Gloom. Relentless rain out of a sullen sky enhanced an already pessimistic mood. We were talking geopolitics and agreeing that the West ought to brace itself for a hard landing. Try as we might, we could find no good news, anywhere.
Where is the self-belief of the Reagan/Thatcher years? Instead, a culture war is taking place
Some of us were veterans, one or two of whom had spent time in Washington in 1980, the build-up to the Reagan era and the prelude to the most successful decade in modern peacetime history, in which Margaret Thatcher played a crucial role. By the end, the West had won the Cold War, the Soviet empire was crumbling, Marxism had become a wasm, the UK’s decades-long acquiescence in decline was over, while the Chinese appeared to be taking tentative steps towards membership of the international legal and economic system. It would shortly be possible to proclaim the end of history and herald a new world order. Sam Huntington would warn of a forthcoming clash of civilisations, but even if he proved right, we were confident that our one would win. Halcyon days.

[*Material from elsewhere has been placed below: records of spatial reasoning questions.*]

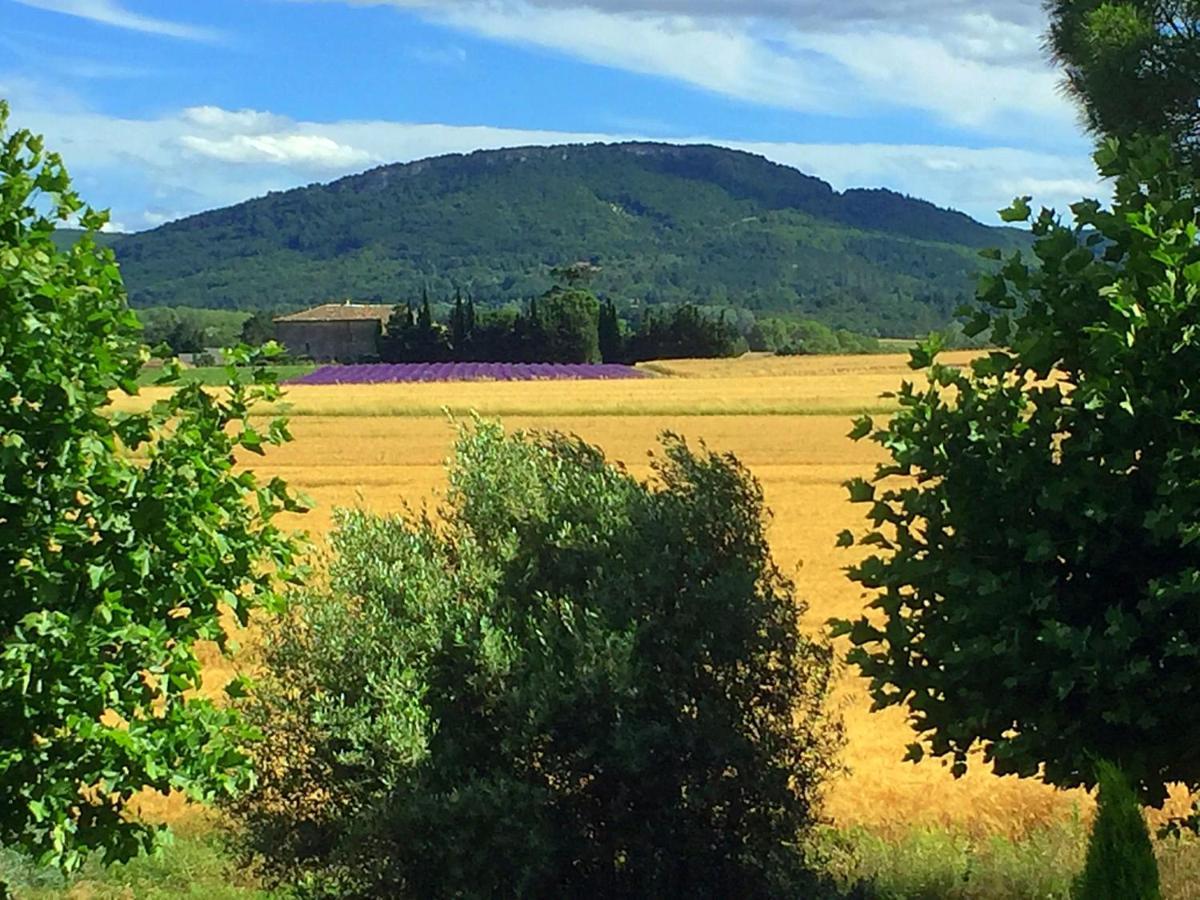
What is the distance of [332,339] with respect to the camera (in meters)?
126

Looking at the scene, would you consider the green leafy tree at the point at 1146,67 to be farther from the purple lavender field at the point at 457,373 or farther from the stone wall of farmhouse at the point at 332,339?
the stone wall of farmhouse at the point at 332,339

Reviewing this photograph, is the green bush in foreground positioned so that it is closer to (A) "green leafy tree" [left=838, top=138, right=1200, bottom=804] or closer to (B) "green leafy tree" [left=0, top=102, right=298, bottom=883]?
(A) "green leafy tree" [left=838, top=138, right=1200, bottom=804]

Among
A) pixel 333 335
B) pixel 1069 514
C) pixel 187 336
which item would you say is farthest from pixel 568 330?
pixel 1069 514

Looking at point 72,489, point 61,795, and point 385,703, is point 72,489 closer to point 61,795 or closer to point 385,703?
point 61,795

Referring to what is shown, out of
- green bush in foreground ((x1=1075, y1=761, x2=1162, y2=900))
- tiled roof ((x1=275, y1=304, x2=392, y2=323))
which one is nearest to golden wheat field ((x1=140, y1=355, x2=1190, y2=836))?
green bush in foreground ((x1=1075, y1=761, x2=1162, y2=900))

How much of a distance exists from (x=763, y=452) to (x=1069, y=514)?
141 ft

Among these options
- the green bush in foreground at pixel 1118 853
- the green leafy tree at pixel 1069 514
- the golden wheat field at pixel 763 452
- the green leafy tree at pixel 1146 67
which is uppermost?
the green leafy tree at pixel 1146 67

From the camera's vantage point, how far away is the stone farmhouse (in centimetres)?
12025

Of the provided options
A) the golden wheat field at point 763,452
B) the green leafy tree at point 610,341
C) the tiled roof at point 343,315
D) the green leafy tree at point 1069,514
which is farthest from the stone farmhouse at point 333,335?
the green leafy tree at point 1069,514

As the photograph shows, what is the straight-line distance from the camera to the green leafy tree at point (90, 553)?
6.78 metres

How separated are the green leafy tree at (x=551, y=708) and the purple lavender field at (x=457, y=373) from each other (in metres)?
71.3

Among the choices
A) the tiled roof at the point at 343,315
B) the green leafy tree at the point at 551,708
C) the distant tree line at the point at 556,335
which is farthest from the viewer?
the tiled roof at the point at 343,315

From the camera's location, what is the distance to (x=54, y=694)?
22.1ft

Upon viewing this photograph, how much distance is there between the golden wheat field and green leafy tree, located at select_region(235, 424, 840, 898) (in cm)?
189
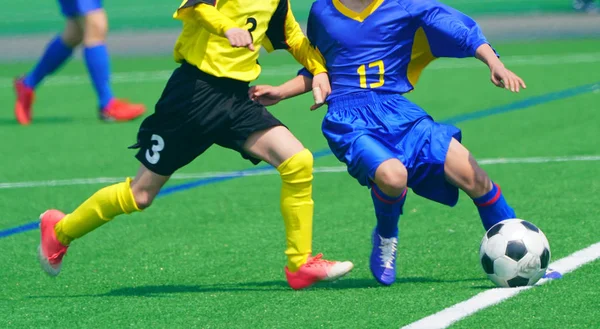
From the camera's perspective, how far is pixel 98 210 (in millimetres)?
5332

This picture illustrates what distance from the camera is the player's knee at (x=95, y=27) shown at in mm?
10648

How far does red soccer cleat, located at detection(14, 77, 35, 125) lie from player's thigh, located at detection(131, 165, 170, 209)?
6.54m

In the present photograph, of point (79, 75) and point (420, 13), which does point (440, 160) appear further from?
point (79, 75)

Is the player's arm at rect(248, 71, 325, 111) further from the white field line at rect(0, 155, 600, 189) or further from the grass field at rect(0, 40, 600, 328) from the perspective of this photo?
the white field line at rect(0, 155, 600, 189)

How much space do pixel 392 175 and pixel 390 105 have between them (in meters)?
0.41

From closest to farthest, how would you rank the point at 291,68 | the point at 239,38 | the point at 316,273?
1. the point at 239,38
2. the point at 316,273
3. the point at 291,68

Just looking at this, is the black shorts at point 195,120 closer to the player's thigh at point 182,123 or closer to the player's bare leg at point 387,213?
the player's thigh at point 182,123

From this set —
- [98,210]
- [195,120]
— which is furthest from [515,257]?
[98,210]

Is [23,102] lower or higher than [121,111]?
lower

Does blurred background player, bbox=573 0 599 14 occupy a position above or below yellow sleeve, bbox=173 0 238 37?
below

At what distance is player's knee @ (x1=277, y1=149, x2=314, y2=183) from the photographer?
5.05 meters

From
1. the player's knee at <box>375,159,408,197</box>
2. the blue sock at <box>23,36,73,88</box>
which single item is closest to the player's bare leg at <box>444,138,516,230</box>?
the player's knee at <box>375,159,408,197</box>

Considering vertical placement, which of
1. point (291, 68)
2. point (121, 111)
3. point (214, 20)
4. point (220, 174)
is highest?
point (214, 20)

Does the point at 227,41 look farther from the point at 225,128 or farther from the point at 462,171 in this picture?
the point at 462,171
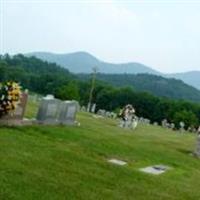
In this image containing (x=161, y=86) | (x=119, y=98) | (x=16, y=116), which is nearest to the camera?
(x=16, y=116)

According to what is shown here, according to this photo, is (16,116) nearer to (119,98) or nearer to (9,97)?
(9,97)

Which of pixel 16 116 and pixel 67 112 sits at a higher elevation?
pixel 67 112

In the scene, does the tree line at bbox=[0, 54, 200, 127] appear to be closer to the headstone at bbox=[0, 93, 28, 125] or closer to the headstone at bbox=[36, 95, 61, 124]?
the headstone at bbox=[36, 95, 61, 124]

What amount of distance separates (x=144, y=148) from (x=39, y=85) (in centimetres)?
9681

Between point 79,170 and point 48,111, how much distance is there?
8.33 meters

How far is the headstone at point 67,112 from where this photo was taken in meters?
22.4

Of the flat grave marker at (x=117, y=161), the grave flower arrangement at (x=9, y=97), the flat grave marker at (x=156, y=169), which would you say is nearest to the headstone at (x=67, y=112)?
the grave flower arrangement at (x=9, y=97)

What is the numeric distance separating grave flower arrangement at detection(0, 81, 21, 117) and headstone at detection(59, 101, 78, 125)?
368 cm

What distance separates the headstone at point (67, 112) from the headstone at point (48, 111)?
0.44 meters

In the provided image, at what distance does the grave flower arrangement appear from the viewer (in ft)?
59.6

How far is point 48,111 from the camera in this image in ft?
68.5

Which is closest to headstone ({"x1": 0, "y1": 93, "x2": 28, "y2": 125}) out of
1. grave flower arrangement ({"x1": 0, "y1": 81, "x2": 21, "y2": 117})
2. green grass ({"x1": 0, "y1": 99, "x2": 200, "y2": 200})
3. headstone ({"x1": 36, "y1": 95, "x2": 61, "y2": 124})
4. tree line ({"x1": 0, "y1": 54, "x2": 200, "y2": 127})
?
grave flower arrangement ({"x1": 0, "y1": 81, "x2": 21, "y2": 117})

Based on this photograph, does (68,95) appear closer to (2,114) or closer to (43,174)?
(2,114)

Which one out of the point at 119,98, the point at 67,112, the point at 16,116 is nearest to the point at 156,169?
the point at 16,116
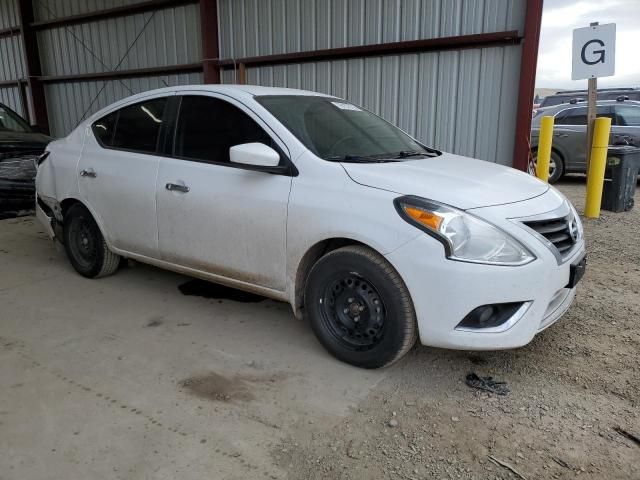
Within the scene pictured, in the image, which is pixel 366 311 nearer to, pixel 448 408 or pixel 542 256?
pixel 448 408

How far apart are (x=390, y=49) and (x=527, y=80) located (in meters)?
1.97

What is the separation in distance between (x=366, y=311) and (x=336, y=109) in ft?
5.44

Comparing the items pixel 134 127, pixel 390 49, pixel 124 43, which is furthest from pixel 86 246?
pixel 124 43

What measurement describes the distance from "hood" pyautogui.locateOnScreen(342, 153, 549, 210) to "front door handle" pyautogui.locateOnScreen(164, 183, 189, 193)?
3.97ft

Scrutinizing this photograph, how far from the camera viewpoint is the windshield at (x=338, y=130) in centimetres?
333

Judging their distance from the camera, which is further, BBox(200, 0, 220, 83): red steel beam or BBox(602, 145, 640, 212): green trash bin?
BBox(200, 0, 220, 83): red steel beam

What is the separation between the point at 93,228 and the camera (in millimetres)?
4469

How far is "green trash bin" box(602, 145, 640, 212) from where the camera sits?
7203mm

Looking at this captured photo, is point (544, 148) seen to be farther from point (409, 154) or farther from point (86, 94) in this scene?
point (86, 94)

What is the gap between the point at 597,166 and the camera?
684cm

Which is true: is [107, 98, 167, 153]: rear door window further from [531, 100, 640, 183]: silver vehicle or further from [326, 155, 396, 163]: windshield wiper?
[531, 100, 640, 183]: silver vehicle

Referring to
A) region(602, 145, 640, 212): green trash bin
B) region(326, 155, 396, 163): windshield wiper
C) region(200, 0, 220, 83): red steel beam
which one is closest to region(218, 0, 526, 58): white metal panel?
region(200, 0, 220, 83): red steel beam

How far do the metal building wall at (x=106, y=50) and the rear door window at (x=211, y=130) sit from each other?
6.26m

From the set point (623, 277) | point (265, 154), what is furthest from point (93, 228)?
point (623, 277)
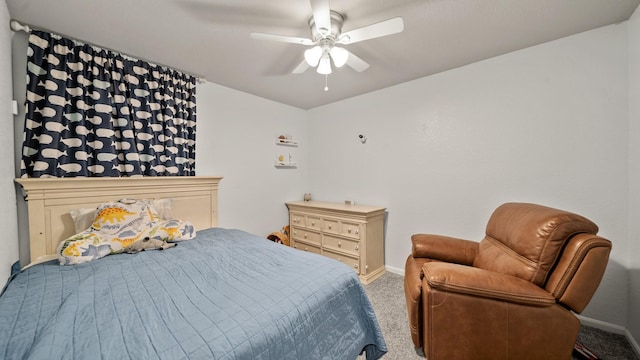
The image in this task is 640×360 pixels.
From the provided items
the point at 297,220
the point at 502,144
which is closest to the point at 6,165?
the point at 297,220

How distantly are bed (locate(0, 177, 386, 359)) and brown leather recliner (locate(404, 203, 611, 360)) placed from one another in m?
0.39

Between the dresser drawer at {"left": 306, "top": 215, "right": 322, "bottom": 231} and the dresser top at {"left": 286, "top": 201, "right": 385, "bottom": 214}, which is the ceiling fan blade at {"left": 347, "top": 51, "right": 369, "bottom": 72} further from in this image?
the dresser drawer at {"left": 306, "top": 215, "right": 322, "bottom": 231}

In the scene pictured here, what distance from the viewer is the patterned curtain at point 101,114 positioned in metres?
1.77

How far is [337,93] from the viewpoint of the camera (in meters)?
3.21

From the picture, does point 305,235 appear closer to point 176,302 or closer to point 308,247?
point 308,247

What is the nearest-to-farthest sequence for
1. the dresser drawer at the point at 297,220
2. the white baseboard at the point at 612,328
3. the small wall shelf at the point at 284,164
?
the white baseboard at the point at 612,328 < the dresser drawer at the point at 297,220 < the small wall shelf at the point at 284,164

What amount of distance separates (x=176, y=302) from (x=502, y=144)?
9.31 feet

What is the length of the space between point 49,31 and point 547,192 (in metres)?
4.29

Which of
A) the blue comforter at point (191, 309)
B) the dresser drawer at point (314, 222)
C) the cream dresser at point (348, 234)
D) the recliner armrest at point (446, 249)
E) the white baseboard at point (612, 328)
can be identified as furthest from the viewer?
the dresser drawer at point (314, 222)

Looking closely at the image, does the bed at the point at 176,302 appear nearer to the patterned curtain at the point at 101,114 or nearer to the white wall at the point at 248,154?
the patterned curtain at the point at 101,114

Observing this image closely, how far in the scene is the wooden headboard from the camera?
1.68 meters

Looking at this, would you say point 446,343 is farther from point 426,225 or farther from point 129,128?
point 129,128

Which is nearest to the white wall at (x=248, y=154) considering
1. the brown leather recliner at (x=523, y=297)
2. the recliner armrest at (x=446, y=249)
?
the recliner armrest at (x=446, y=249)

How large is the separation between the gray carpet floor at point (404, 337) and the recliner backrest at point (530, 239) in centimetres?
80
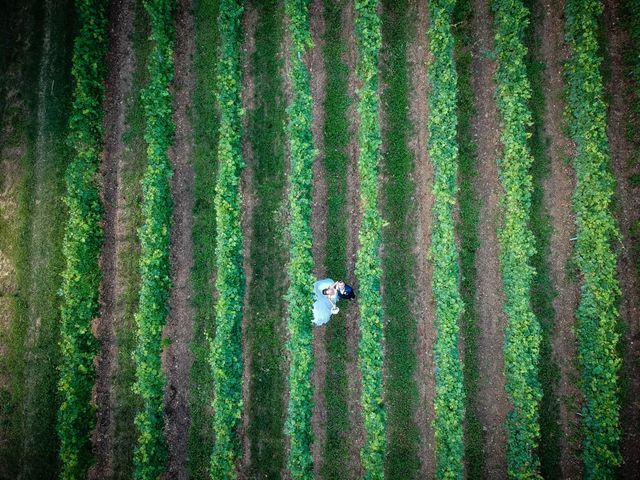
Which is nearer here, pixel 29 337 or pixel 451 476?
pixel 451 476

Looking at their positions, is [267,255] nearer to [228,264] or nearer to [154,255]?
[228,264]

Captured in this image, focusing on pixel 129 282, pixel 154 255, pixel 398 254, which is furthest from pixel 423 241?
pixel 129 282

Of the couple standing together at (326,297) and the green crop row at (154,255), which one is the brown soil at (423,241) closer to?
the couple standing together at (326,297)

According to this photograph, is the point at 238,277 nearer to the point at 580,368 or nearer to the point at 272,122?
the point at 272,122

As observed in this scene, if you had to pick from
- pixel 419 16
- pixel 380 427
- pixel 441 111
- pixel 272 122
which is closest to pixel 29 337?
pixel 272 122

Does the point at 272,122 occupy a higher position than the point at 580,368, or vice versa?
the point at 272,122

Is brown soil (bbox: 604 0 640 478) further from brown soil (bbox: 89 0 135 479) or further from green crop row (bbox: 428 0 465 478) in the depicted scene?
brown soil (bbox: 89 0 135 479)

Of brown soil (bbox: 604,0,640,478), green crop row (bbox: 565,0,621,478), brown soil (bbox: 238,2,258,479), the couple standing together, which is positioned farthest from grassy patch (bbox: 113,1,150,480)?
brown soil (bbox: 604,0,640,478)
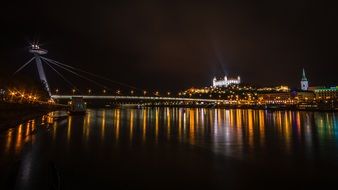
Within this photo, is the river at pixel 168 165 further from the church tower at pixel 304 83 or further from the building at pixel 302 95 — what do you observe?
the church tower at pixel 304 83

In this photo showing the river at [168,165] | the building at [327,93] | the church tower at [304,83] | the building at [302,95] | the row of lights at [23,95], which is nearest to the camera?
the river at [168,165]

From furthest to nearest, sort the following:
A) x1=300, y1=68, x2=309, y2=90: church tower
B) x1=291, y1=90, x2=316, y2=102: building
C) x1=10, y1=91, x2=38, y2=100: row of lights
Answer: x1=300, y1=68, x2=309, y2=90: church tower, x1=291, y1=90, x2=316, y2=102: building, x1=10, y1=91, x2=38, y2=100: row of lights

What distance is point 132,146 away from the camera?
41.3 ft

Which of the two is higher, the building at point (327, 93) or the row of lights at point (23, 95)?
the building at point (327, 93)

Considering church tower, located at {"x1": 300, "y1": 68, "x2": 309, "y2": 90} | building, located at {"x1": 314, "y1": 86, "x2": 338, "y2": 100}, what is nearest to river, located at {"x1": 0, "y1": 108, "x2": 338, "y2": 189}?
building, located at {"x1": 314, "y1": 86, "x2": 338, "y2": 100}

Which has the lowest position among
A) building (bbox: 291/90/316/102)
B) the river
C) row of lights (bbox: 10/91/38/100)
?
the river

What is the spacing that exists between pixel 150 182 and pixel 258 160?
429 cm

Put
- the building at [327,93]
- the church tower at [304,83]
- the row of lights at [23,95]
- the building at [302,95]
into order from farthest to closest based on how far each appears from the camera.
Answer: the church tower at [304,83], the building at [327,93], the building at [302,95], the row of lights at [23,95]

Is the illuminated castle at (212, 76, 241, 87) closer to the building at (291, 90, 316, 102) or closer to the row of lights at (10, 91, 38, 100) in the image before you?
the building at (291, 90, 316, 102)

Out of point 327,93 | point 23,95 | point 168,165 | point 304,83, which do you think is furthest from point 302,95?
point 168,165

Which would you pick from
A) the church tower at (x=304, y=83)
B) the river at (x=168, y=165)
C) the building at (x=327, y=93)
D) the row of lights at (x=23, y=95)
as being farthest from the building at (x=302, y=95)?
the river at (x=168, y=165)

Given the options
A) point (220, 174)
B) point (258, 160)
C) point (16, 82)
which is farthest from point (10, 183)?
point (16, 82)

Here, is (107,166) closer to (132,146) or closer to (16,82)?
(132,146)

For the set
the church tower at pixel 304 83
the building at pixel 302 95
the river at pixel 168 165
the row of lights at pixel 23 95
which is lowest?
the river at pixel 168 165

That said, back in 1980, if anyone had claimed that an amiable former actor and a shrill female whose hold on her own party was by no means secure were about to form a transformative world-historical partnership, they would have been regarded as victims of another sort of weather: sitting for too long in a strong sun without a hat. I was one of many, including large numbers of Tories, who wholly underestimated Margaret Thatcher. O me of little faith.
Yet in those great years, a mistake was being made which would allow the enemy to counterattack. While free-marketeers took command of the economy – in Marxist terms, the base – they ignored culture: the Marxian superstructure.